Task data: Begin

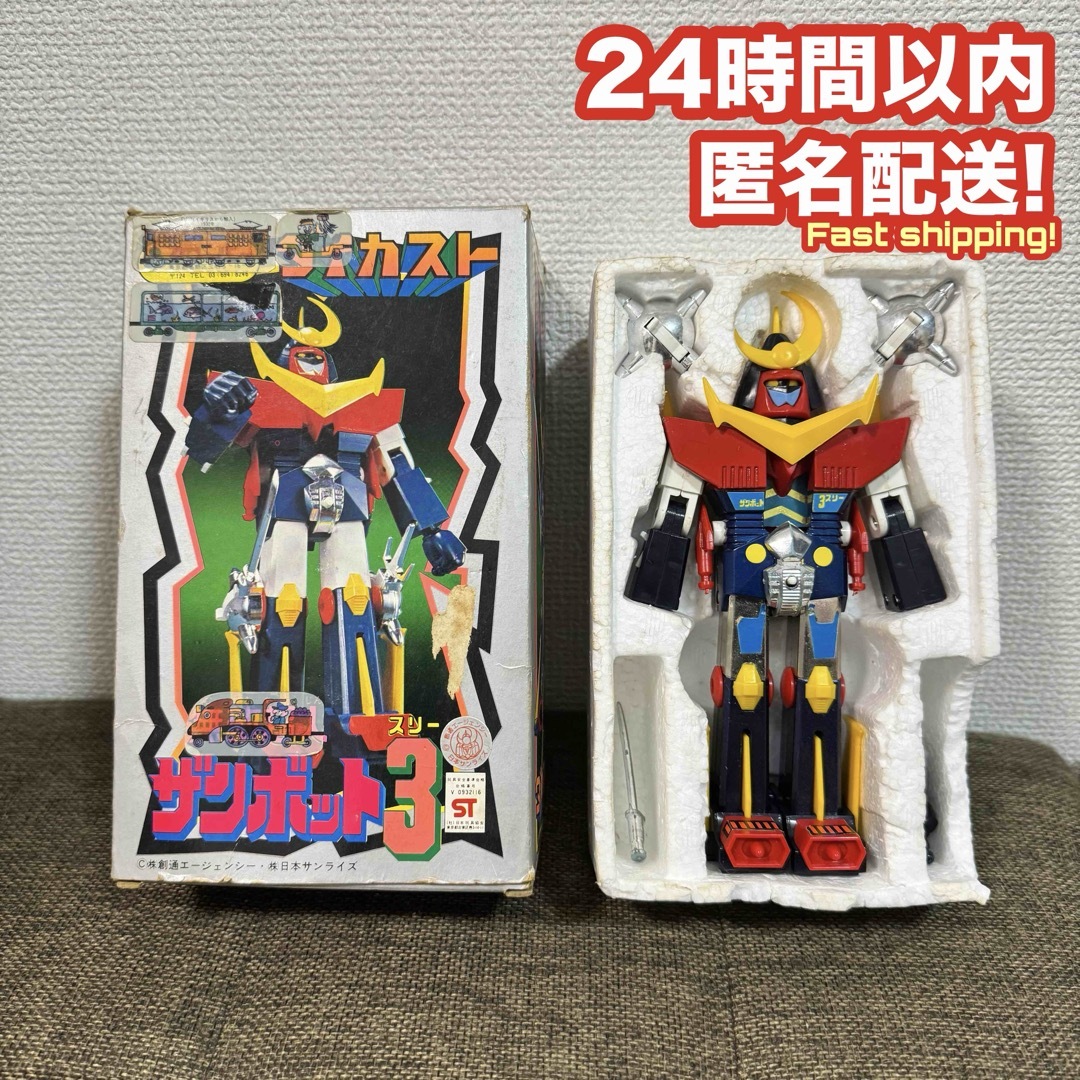 美品】クローバー 無敵超人 ザンボット3 ダイカストの通販 by 美品】クローバー 無敵超人 ザンボット3 ダイカストの通販 by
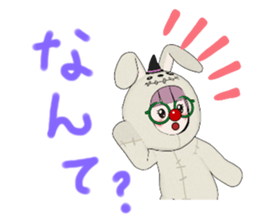 495275390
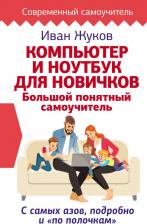 Литература Книга Иван Жуков. Компьютер и ноутбук для новичков. Большой понятный самоучитель. С самых азов, подробно и "по полочкам"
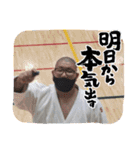あこ魔女珍遊記6（個別スタンプ：12）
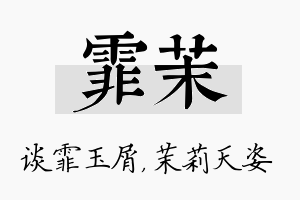 霏茉名字的寓意及含义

Task data: End

» **What is required**:
Convert the rows above into a JSON list of strings, one string per line of text, with blank lines omitted. Leave the pictures out.

» **Answer to the problem**:
[
  " 美品】クローバー 無敵超人 ザンボット3 ダイカストの通販 by 美品】クローバー 無敵超人 ザンボット3 ダイカストの通販 by",
  " 495275390",
  " Литература Книга Иван Жуков. Компьютер и ноутбук для новичков. Большой понятный самоучитель. С самых азов, подробно и \"по полочкам\"",
  "あこ魔女珍遊記6（個別スタンプ：12）",
  " 霏茉名字的寓意及含义"
]